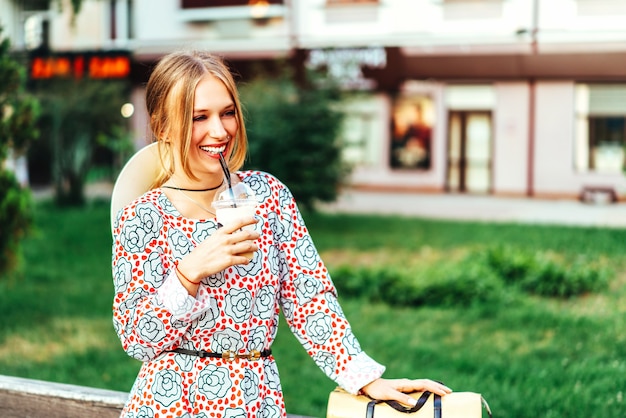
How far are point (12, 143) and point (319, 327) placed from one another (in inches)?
153

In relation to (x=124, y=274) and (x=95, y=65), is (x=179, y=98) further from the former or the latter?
(x=95, y=65)

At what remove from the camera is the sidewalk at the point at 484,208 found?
11.0 metres

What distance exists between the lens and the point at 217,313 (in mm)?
1756

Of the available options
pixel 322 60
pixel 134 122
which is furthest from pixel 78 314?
pixel 134 122

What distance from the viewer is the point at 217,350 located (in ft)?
5.82

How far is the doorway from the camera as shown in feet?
55.5

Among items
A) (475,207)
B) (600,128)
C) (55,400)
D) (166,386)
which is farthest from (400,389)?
(600,128)

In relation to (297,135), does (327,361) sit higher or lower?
lower

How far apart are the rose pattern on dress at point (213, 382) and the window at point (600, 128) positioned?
46.2 feet

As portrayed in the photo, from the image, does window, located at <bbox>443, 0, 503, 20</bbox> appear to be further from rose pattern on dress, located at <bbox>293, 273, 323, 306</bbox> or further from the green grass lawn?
rose pattern on dress, located at <bbox>293, 273, 323, 306</bbox>

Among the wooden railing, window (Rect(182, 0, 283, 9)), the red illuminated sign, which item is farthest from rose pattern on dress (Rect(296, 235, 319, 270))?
the red illuminated sign

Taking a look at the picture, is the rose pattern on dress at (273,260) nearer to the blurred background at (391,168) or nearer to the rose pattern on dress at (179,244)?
the rose pattern on dress at (179,244)

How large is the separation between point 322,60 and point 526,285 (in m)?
5.29

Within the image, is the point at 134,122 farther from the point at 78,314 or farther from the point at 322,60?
the point at 78,314
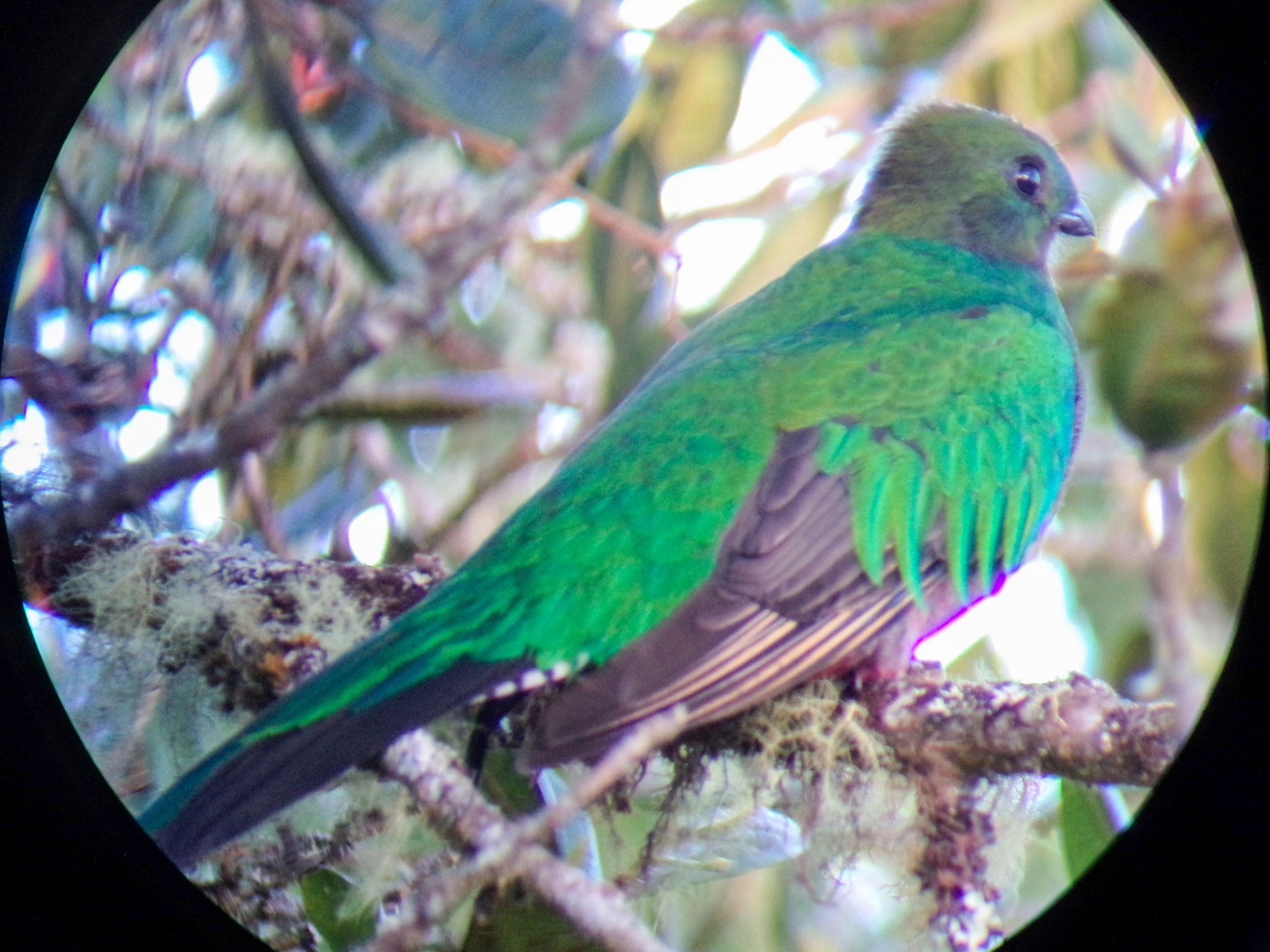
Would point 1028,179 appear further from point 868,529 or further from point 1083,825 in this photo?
point 1083,825

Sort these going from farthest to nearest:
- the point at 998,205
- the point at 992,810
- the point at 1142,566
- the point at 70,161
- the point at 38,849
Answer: the point at 998,205
the point at 1142,566
the point at 992,810
the point at 70,161
the point at 38,849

☆ ☆ ☆ ☆

_Exercise_
Output only the lines running from the line with "Taking a look" through the last line of the entries above, inclusive, with pictures excluded.

_Solution for this problem_
Taking a look at the picture, is the rose pattern on dress at (273,260) nearer to the blurred background at (391,168) or nearer to the rose pattern on dress at (179,244)?
the rose pattern on dress at (179,244)

How large is the separation between point 322,60 and point 526,285 (in m)?
5.29

Within the image, is the point at 134,122 farther from the point at 78,314 or farther from the point at 322,60?
the point at 78,314
Would point 1028,179 appear further from point 868,529 or further from point 1083,825 in this photo?
point 1083,825

Sort these going from farthest to nearest:
- the point at 998,205
- the point at 992,810
- the point at 1142,566
- the point at 70,161
- the point at 38,849
Answer: the point at 998,205
the point at 1142,566
the point at 992,810
the point at 70,161
the point at 38,849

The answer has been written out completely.